_Task to complete:_ Verbatim copy, pictures excluded: every line from the one with "Cartilamine 1500 Nf Comp 90" through the final line of the data below, and no other line.

Stored records:
• • • • •

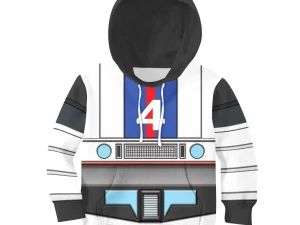 Jazz G1 Kid Costume Cosplay Hoodie Sweatshirt T-Shirt 1 - Image 1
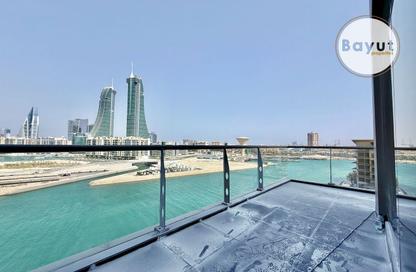 Apartment - 1 Bedroom - 2 Bathrooms for rent in Reef Island - Capital Governorate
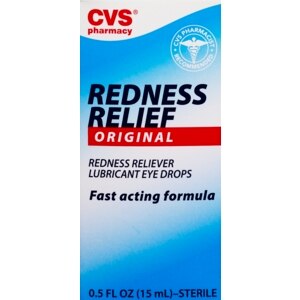 CVS Redness Relief Eye Drops Original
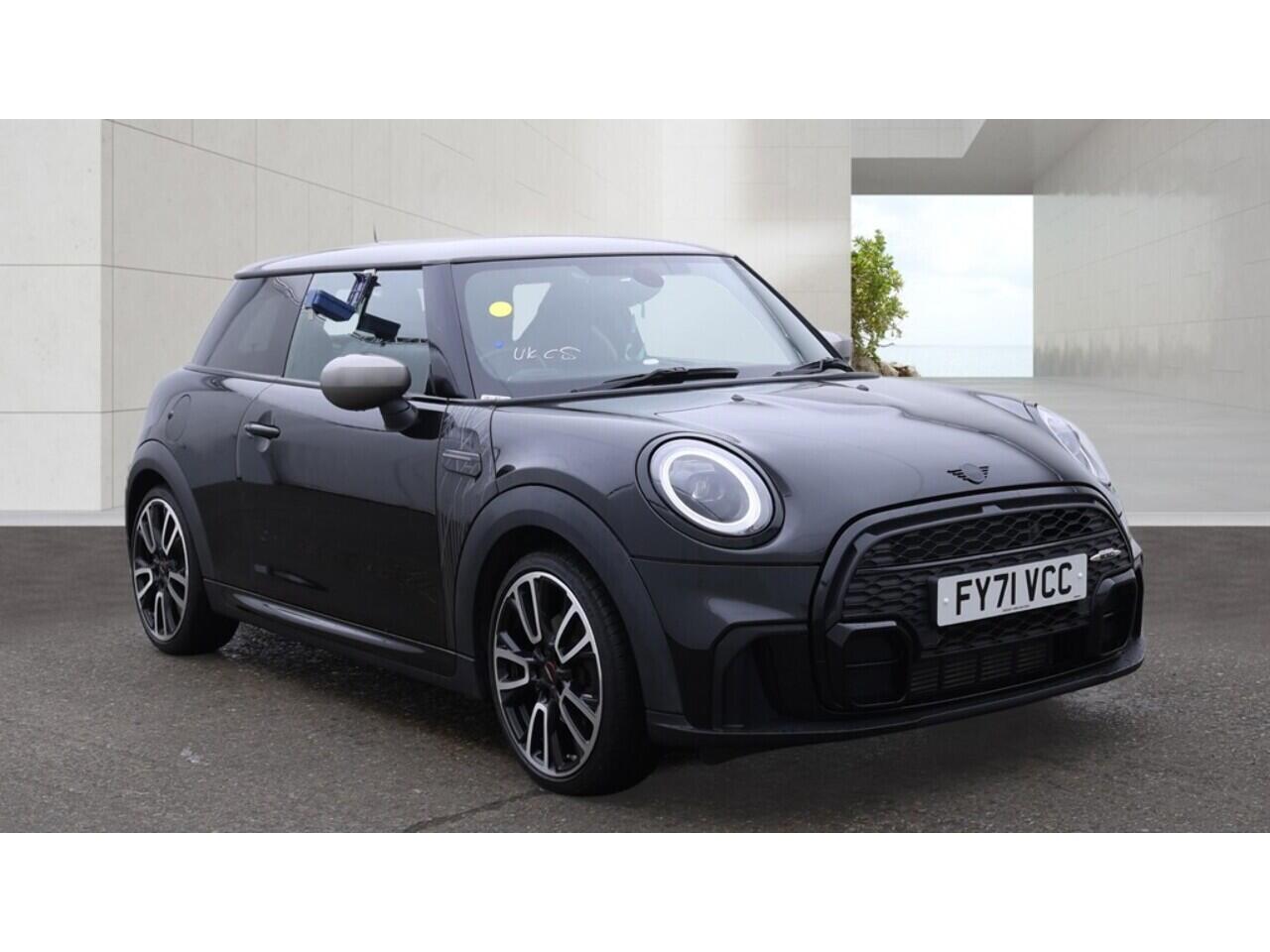 2021 Mini Hatch in Black for sale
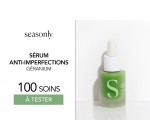 Mon Vanity Idéal: 100 produits de soins Sérum anti-imperfections Seasonly à tester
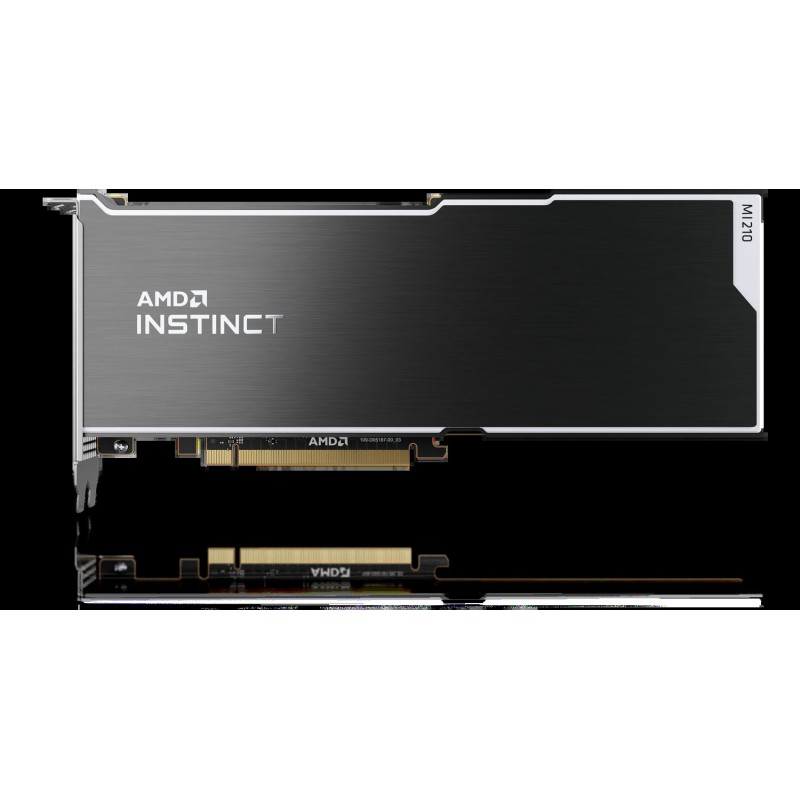 AMD Radeon Instinct MI210 64 GB HBM2e PCIe 4.0 x16 Server-GPU Accelerator (100-300000008H)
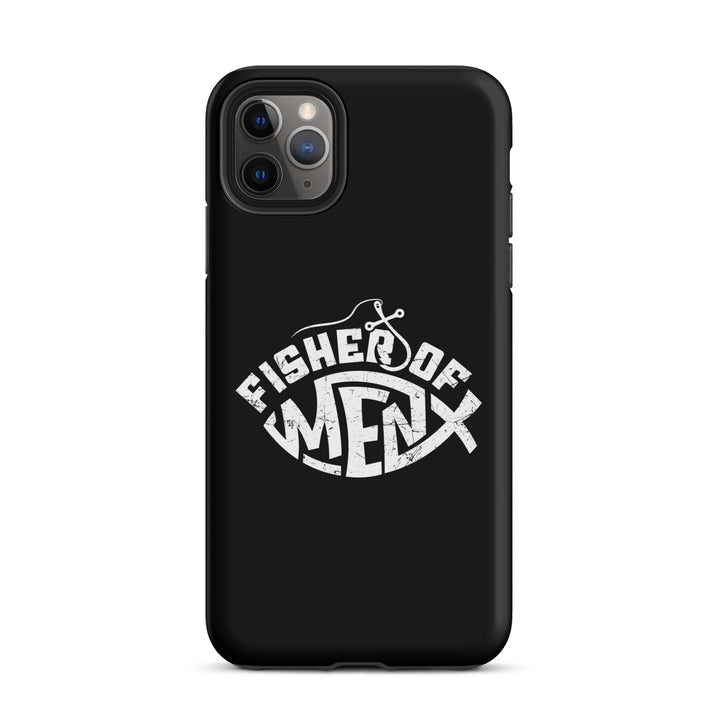 Christian Phone Case Fisher of Men Black for iPhone® iPhone® Phone Cases Matte iPhone 11 Pro Max 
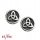  TRIQUETRA SILVER EARRINGS CELTIC KNOT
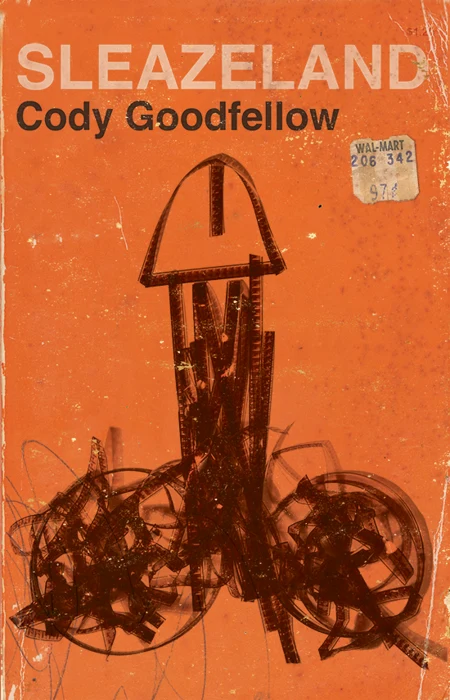 Sleazeland (paperback design) — cover design by Matthew Revert
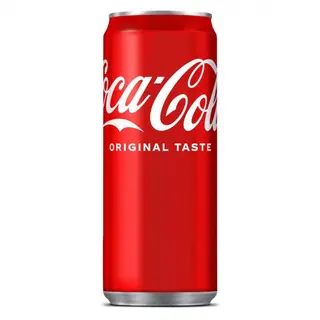 Coca cola original taste 330ml x 1(lattina)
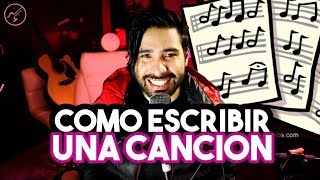 COMO COMPONER UNA CANCIÓN  TRUCOS CHRISTIANVIB  Como Hice DETALLES FINOS [upl. by Costin]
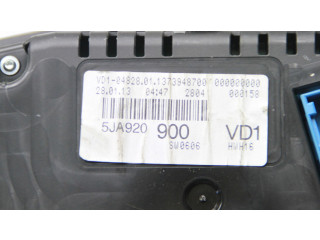 Вентилятор печки 5JA920900 Skoda Rapid (NH)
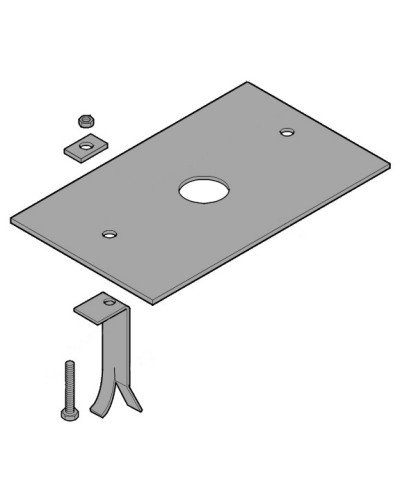 Монтажное основание BY3500TCame 119RIY053 во Владивостоке Запчасти для шлагбаумов и автоматики Pintop.ru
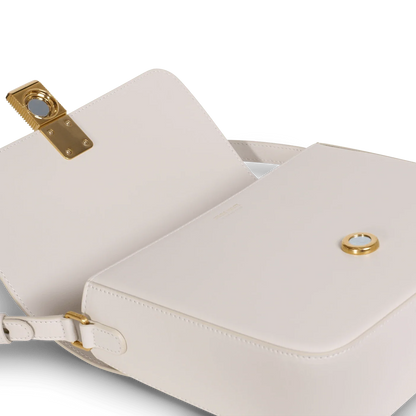 Monceau - Cuir Box Blanc Cassé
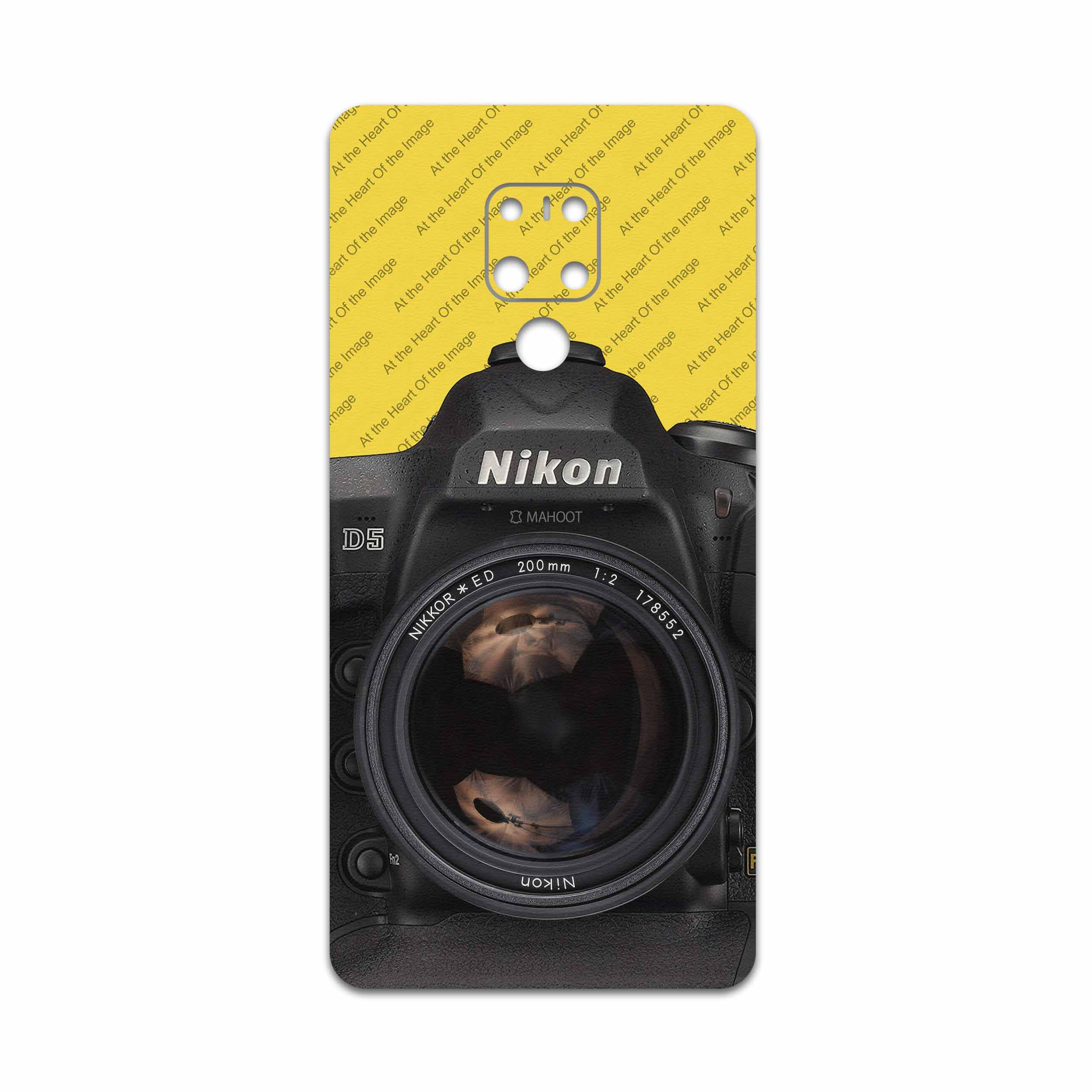 برچسب پوششی ماهوت مدل Nikon-Logo مناسب برای گوشی موبایل هوآوی Mate 20 X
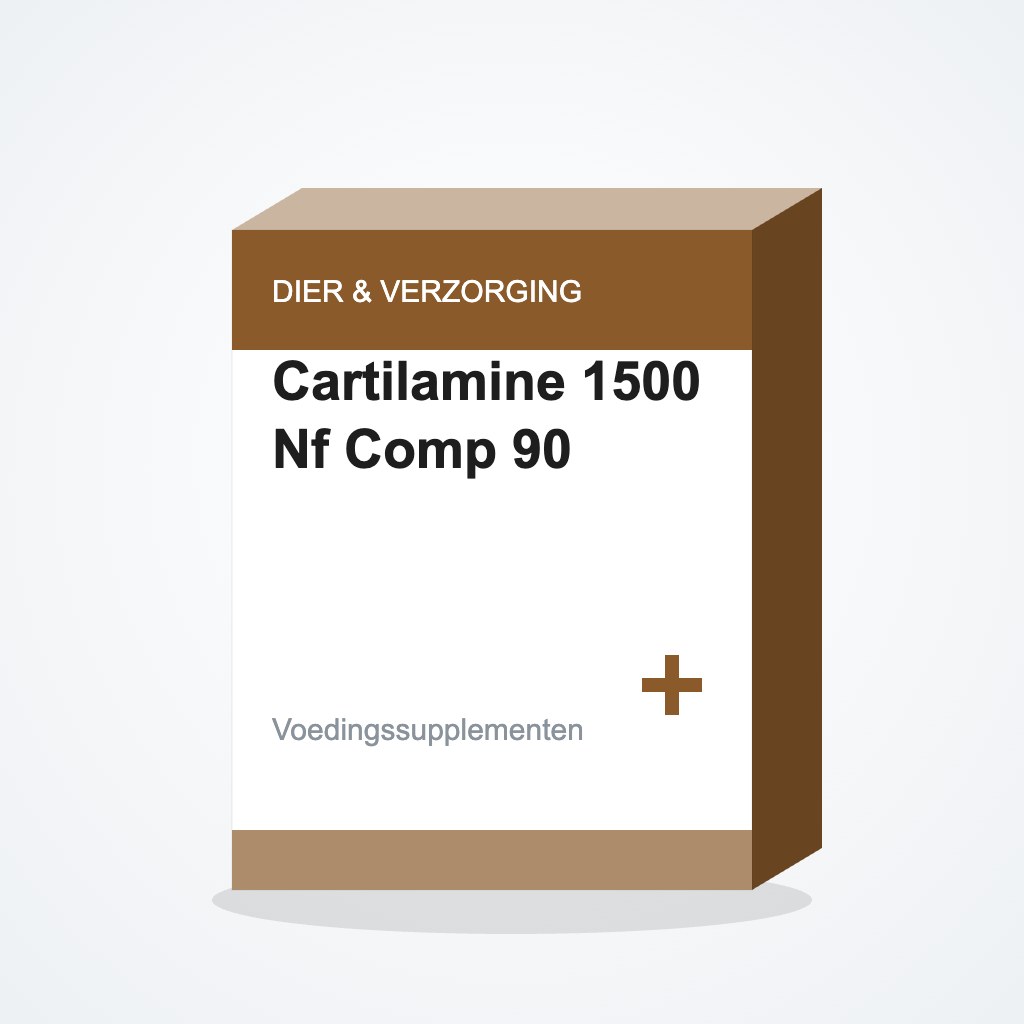 Cartilamine 1500 Nf Comp 90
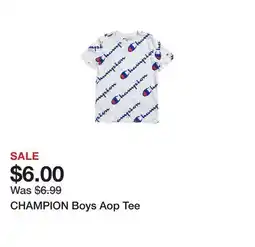 Marshalls CHAMPION Boys Aop Tee offer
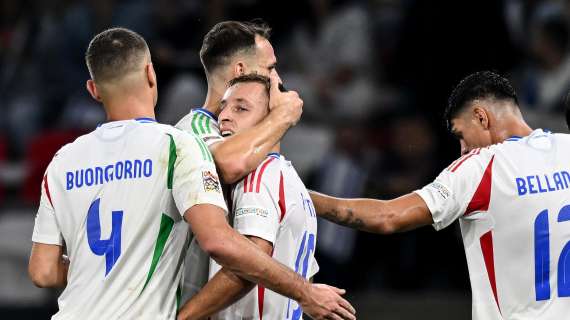 Frattesi-Kean, l'Italia va: due su due in Nations League e +3 sulle rivali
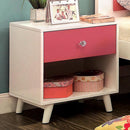  Furniture of America Alivia 1-Drawer Kids Nightstand CM7850PK-N IMAGE 1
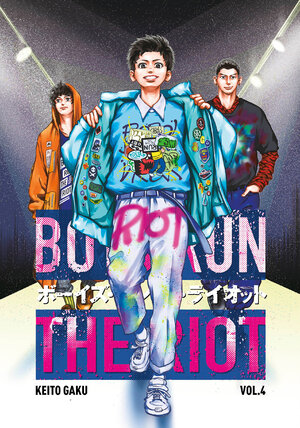 Boys run the riot vol 04 GN Manga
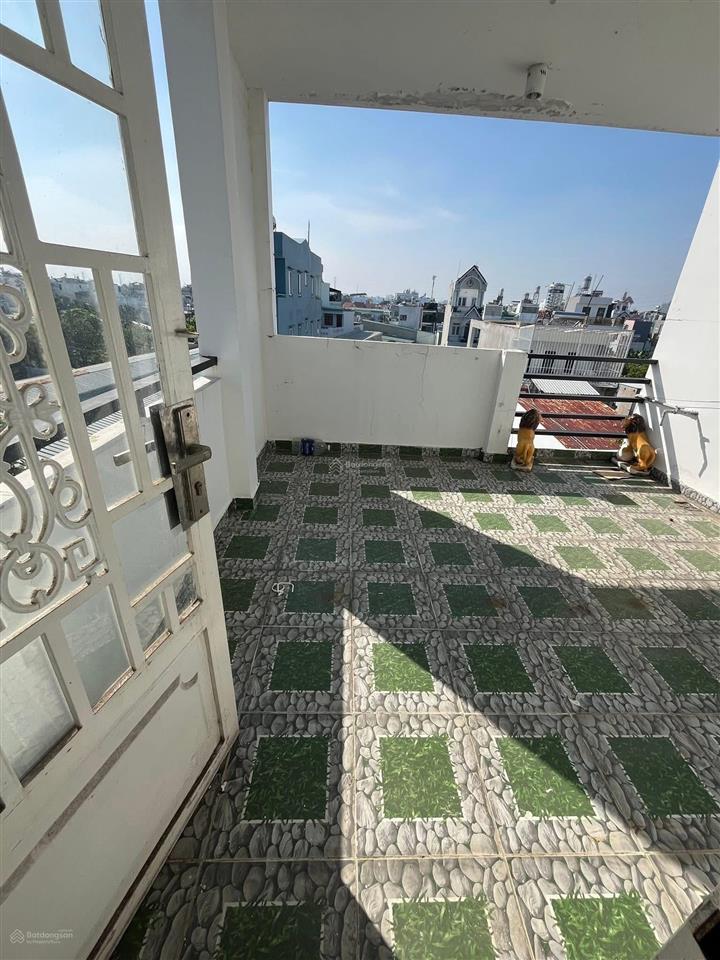 Chỉ 4.85 tỷ  nhà 4 tầng (52m2) hẻm xe hơi  gần hiệp thành city  lâm thị hố ,tch04 q12 ,k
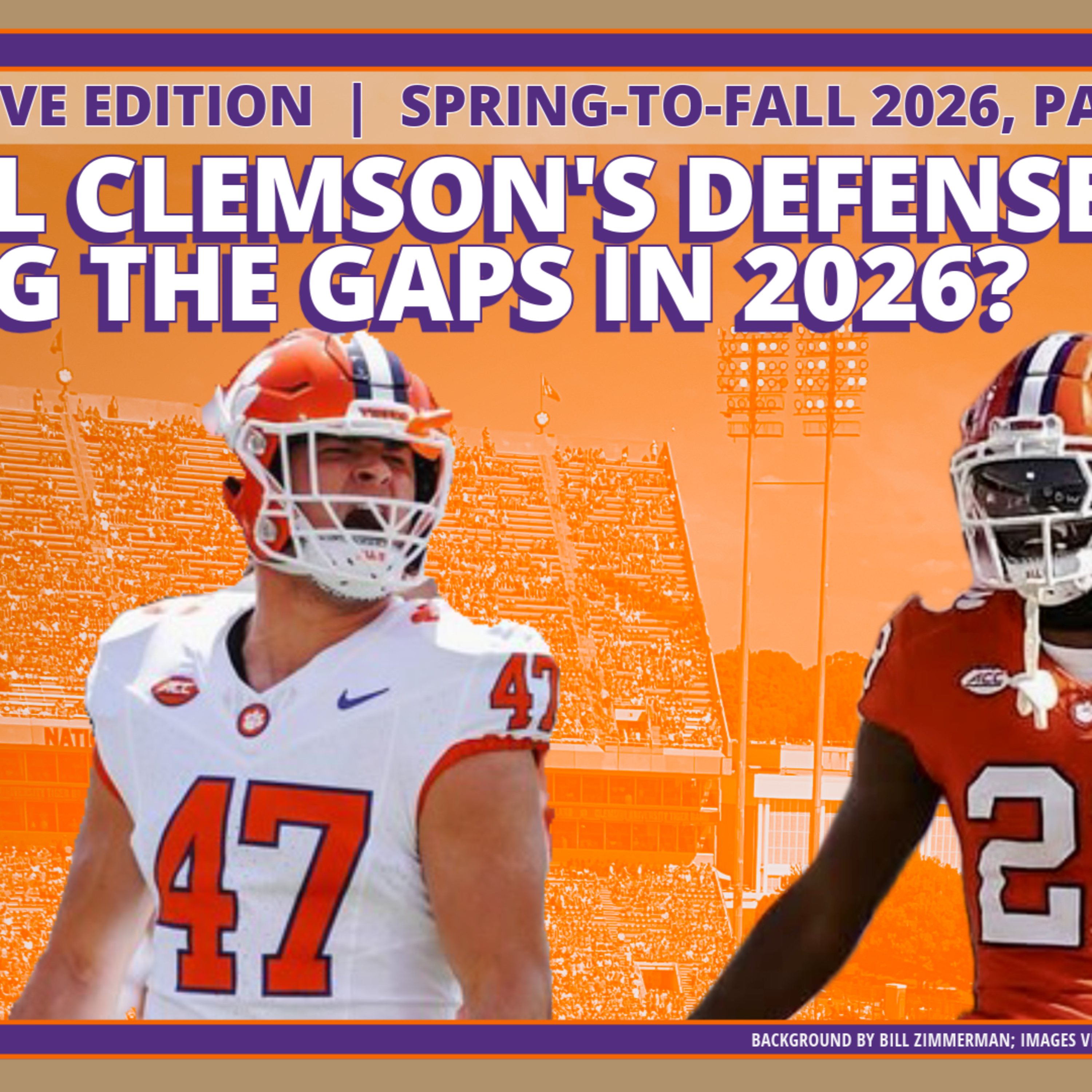 Clemson’s 2026 Defense: Spring Winners (and Remaining Questions) | w/ guests Jon Blau, Chapel Fowler episode artwork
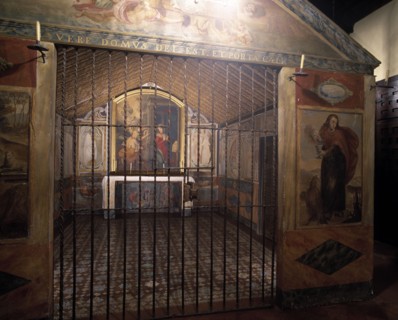Monastery of the Descalzas Reales (Royal Discalced Nuns), little house of Nazareth.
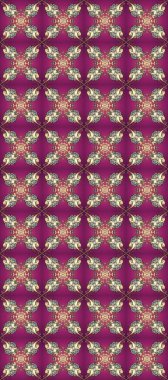 Altın desenli gri, bej ve mor renklerde altın elementler. Raster oryantal süs. Barok tarzında kusursuz bir doğulu süsü. Geleneksel klasik altın desen.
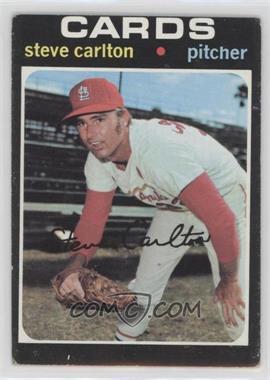 1971 Topps - [Base] #55 - Steve Carlton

• • • • •

_Exercise solution:_
 Cartilamine 1500 Nf Comp 90
 Marshalls CHAMPION Boys Aop Tee offer
 Frattesi-Kean, l'Italia va: due su due in Nations League e +3 sulle rivali
  Furniture of America Alivia 1-Drawer Kids Nightstand CM7850PK-N IMAGE 1
 Boys run the riot vol 04 GN Manga
 Chỉ 4.85 tỷ  nhà 4 tầng (52m2) hẻm xe hơi  gần hiệp thành city  lâm thị hố ,tch04 q12 ,k
 Clemson’s 2026 Defense: Spring Winners (and Remaining Questions) | w/ guests Jon Blau, Chapel Fowler episode artwork
Monastery of the Descalzas Reales (Royal Discalced Nuns), little house of Nazareth.
 Altın desenli gri, bej ve mor renklerde altın elementler. Raster oryantal süs. Barok tarzında kusursuz bir doğulu süsü. Geleneksel klasik altın desen.
 1971 Topps - [Base] #55 - Steve Carlton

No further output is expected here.